Compaore’s right-hand man Gilbert Diendere and former spy chief Tousma Yacinthe Kafando were also given life sentences. Diendere is already serving a prison sentence for an attempted coup in 2015 and Kafando is at large.

Fourteen people were charged for Sankara’s killing in the trial which began in October. Eight other people were found guilty of a range of charges including giving false testimonies and complicity in undermining state security. Three were found not guilty including the doctor accused of forging Sankara’s death certificate to say he died of natural causes.

There were gasps in the packed courtroom when the verdict of life imprisonment for Compaore was announced, with Sankara’s supporters shaking hands, pumping fists in the air and chanting.

Seated near the front, Sankara’s widow Mariam Sankara told The Associated Press that justice had been served.

“The judges have done their jobs and I am satisfied. Of course, I wished the main suspects would be here before the judges,” she said. “It is not good that people kill other people and stop the process of development of a country without being punished.”

The long-awaited trial, nearly 35 years after Sankara and 12 other people were killed, was hailed by many rights activists as a major step for justice in Burkina Faso.

Sankara, a charismatic Marxist leader with a reputation as ‘Africa’s Che Guevara,’ has had a lasting impact on the country, changing its name from the French colonial Upper Volta to Burkina Faso, which means “land of honest men” in the local Moore and Dioula languages.

Sankara’s rule was marked by a socialist agenda of nationalizations and his government outlawed female genital mutilation, polygamy and forced marriages.
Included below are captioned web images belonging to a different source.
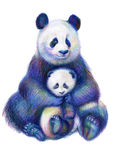Colored pencils drawing rainbow panda bears family stock illustration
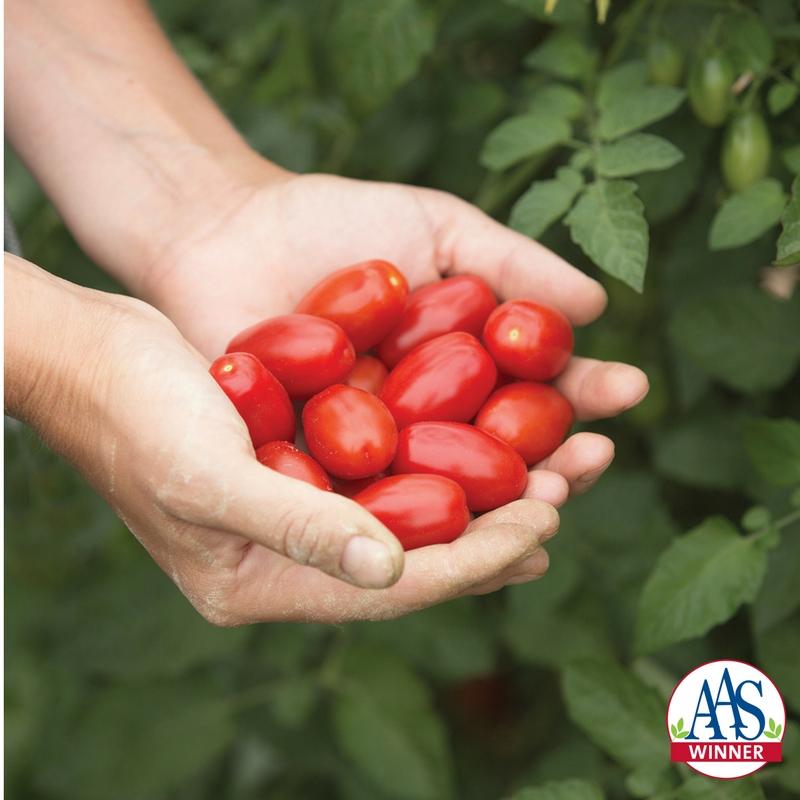Tomato Valentine a 2018 AAS Winner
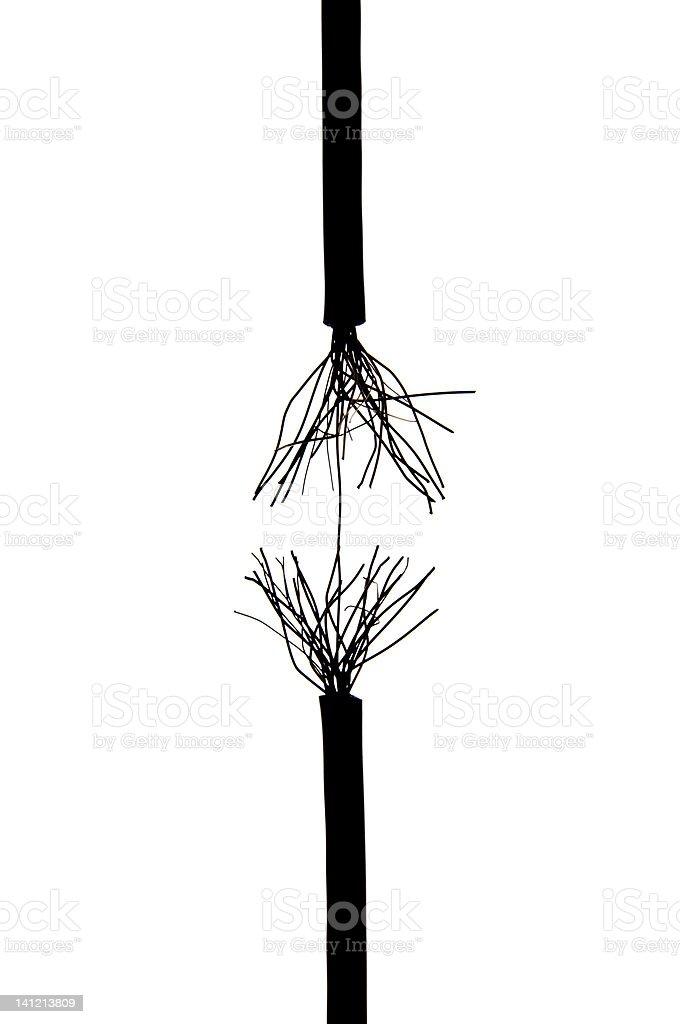 Frayed rope stock photo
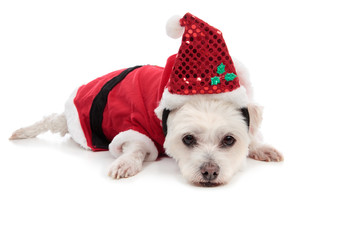 Wall Mural - Small white dog in santa suit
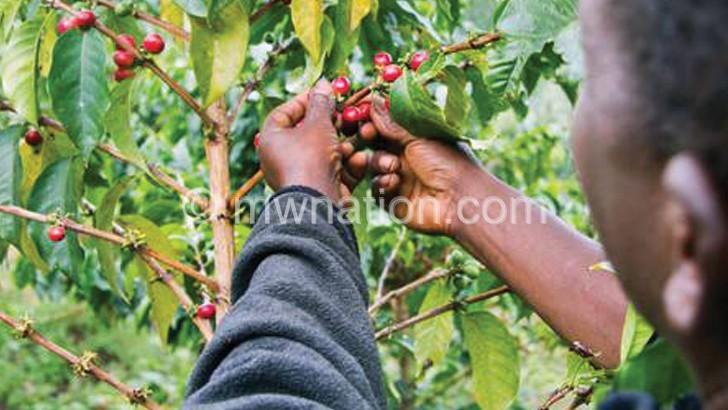 Mzuzu coffee exports  Rise, hit k3bn annually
He remains highly regarded among left-wing Africanists for his defiance of Western powers.

Sankara came to power in 1983 at the age of 33 after he and Compaore led a leftist coup that overthrew a moderate military faction. But in 1987 Compaore turned on his former friend in a coup in which he seized power and then ruled the country with an iron fist for 27 years before being ousted in an uprising.

While the verdict will help address the scars left by Sankara’s death, his assassination remains a highly sensitive topic in the country. Of the three people sentenced to life in prison only Diendere is likely to serve any time, said Alexandre Raymakers senior Africa analyst at Verisk Maplecroft, a risk consultancy.
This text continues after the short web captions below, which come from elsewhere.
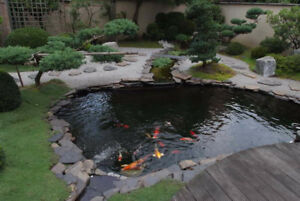 Pond Liners 30 and 40 mil Black PVC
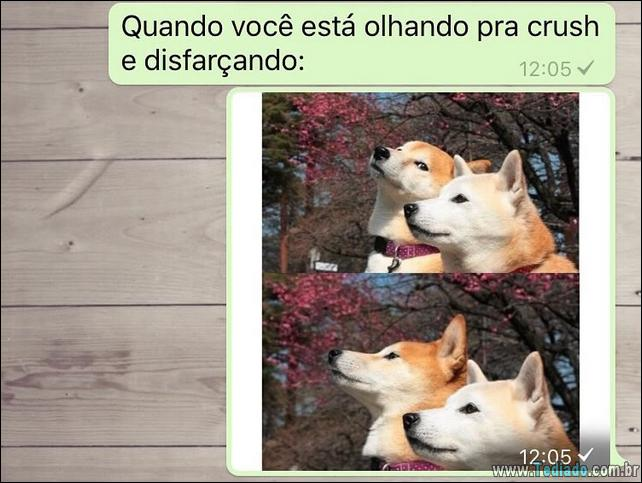 conversar-whatsapp-17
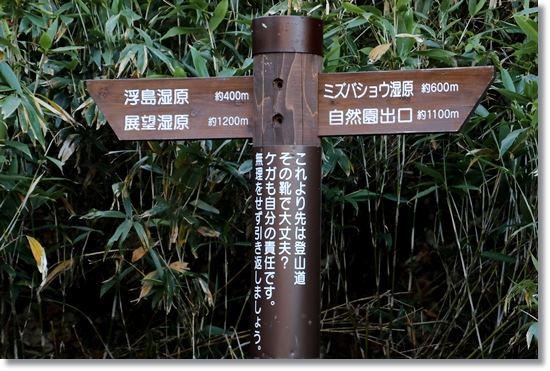 栂池自然園-46 楠川-4 15.10.2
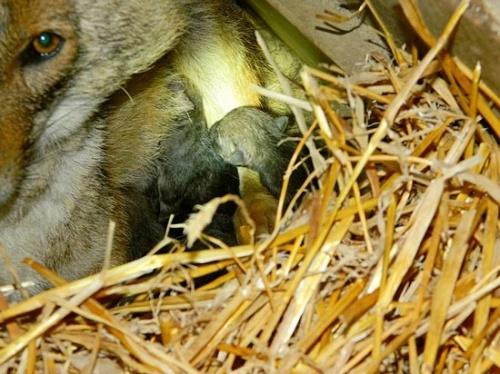 sakalkolykok-szulettek-a-budakeszi-vadasparkban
“Compaore remains in exile in the Ivory Coast and is unlikely to be extradited while Kafando remains at large,” he said.

Even though it’s unlikely Compaore will go to prison, many people in Burkina Faso felt his conviction was a victory.

“All the plotters of assassinating Thomas Sankara are condemned and this is historical for all Burkinabe,” said Stanislas Damiba who attended the trial.

But for some in Sankara’s family the verdict is not be enough.

“It’s a relief, it’s not a satisfaction, it will never be a satisfaction,” Paul Sankara, the younger brother, told AP by phone from the United States where he lives. “If you put what has been done on October 15, (1987) and the verdict, it cannot cover what’s happened. They have been murdered, assassinated so we will have that inside of us as a family.”

The defense has 15 days to appeal the sentence. Eliane Marie Kabore, a lawyer for one of the accused said she wasn’t happy about the verdict but wasn’t sure yet if they’d appeal.

Prosper Farama, a lawyer for the Sankara family, told AP that the trial brought a “big relief to all the people of Burkina Faso” because now the country could move on to other things.

In the past two years, Burkina Faso has been ravaged by jihadist attacks that have killed thousands and displaced nearly 2 million people and the violence shows no signs of abating. At least 100 people were killed in attacks in the last two weeks of March, according to a security report for aid groups seen by The Associated Press.

On Tuesday, an 83-year-old American nun, Marianite Sister Suellen Tennyson was kidnapped by armed men in the Center North region, she’d been living there since 2014, according to a statement by the Diocese of Kaya.